Extend the article on designing a continuity tester, beginning right after its final sentence.

• _ARTICLE_

++++++++++++++++++++

By Douglas Booth View In Digital Edition
What is a continuity test? I say it depends on your particular use. In my case, it’s usually either for beeping out cables or for beeping out printed circuit board (PCB) assemblies.
I design and build functional equipment to test PCB assemblies. This involves making all sorts of custom cables and the custom board assemblies. The latter often involve hand-soldering SMT components, such as my favorite 80-pin fine-pitched microcontroller. There is plenty of opportunity for error, and a continuity tester is very handy for detecting both shorts and opens.
Somewhere in the 25 ohm area has proven to be a convenient trip point for my use. In other words, if the resistance between my continuity tester probes is less, I get a beep; if the resistance is more, there’s no beep.
For years, I used a simple op-amp based circuit with two AAA batteries, some resistors, and a piezo electric beeper. It served me well, but had two drawbacks:
Most multimeters have a built-in continuity tester, but these also have problems:
During a recent vacation, I challenged myself to come up with a design that suits my needs. Most of the time, I go straight for a microcontroller, but this time I decided to use only non-programmable components. I also decided to use only through hole components, to make soldering easier. (I did cheat on this with two SMT transistors, but they are quite large, SMT-wise, and easy to work with.)
Here is my list of requirements:
The schematic is shown in Figure 1. The only IC is the LM339 comparator. The two N-channel MOSFETs may be a bit overkill, but they are fairly inexpensive, and I had several on hand. The resistors are all 1% 1/4 watt, and the 100 µF capacitor is a simple aluminum electrolytic.

++++++++++++++++++++

• _STORED DATA_
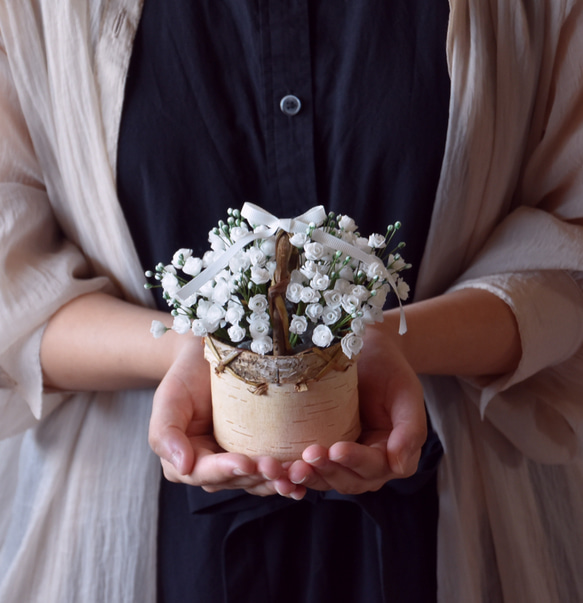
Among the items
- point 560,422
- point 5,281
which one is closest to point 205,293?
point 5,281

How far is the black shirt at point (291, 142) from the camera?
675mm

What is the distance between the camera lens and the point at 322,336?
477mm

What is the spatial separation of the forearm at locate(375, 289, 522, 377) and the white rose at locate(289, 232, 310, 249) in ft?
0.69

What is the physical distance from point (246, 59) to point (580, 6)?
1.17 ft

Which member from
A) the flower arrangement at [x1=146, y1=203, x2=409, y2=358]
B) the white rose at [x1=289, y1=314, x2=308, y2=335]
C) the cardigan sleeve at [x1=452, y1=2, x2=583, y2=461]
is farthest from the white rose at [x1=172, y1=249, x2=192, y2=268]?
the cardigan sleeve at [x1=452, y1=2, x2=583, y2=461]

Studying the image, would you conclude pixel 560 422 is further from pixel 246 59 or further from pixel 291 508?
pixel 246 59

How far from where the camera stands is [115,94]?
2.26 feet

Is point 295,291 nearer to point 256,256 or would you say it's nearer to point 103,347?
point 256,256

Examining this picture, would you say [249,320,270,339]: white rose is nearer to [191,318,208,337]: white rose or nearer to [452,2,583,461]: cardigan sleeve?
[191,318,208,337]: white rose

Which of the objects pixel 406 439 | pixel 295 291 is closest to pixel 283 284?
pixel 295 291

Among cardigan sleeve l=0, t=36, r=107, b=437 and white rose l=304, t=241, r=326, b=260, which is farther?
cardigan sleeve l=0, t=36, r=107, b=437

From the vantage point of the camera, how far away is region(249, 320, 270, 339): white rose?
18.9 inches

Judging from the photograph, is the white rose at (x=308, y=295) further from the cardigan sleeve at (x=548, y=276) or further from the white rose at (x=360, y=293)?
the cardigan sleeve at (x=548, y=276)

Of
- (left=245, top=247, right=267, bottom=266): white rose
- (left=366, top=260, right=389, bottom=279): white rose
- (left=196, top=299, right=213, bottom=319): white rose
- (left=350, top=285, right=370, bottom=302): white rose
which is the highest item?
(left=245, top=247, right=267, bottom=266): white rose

++++++++++++++++++++

• _OUTPUT OF THE TASK_
FIGURE 1. Schematic of the continuity tester.
The power control section is centered around Q1, which is the N-channel MOSFET. It’s being used here as a very low resistance switch to DC ground. Until you press the on button, this circuit draws almost zero current from the batteries. When you do press the on button, capacitor C1 charges up very quickly and Q1 turns on, which provides a ground (which is labeled SW_G) for the circuitry above. The tester is now up and running, and draws about 16 mA while idle (considerably more when beeping). You need to press the on button only briefly to charge C1, then C1 begins discharging slowly through the two megohm resistor.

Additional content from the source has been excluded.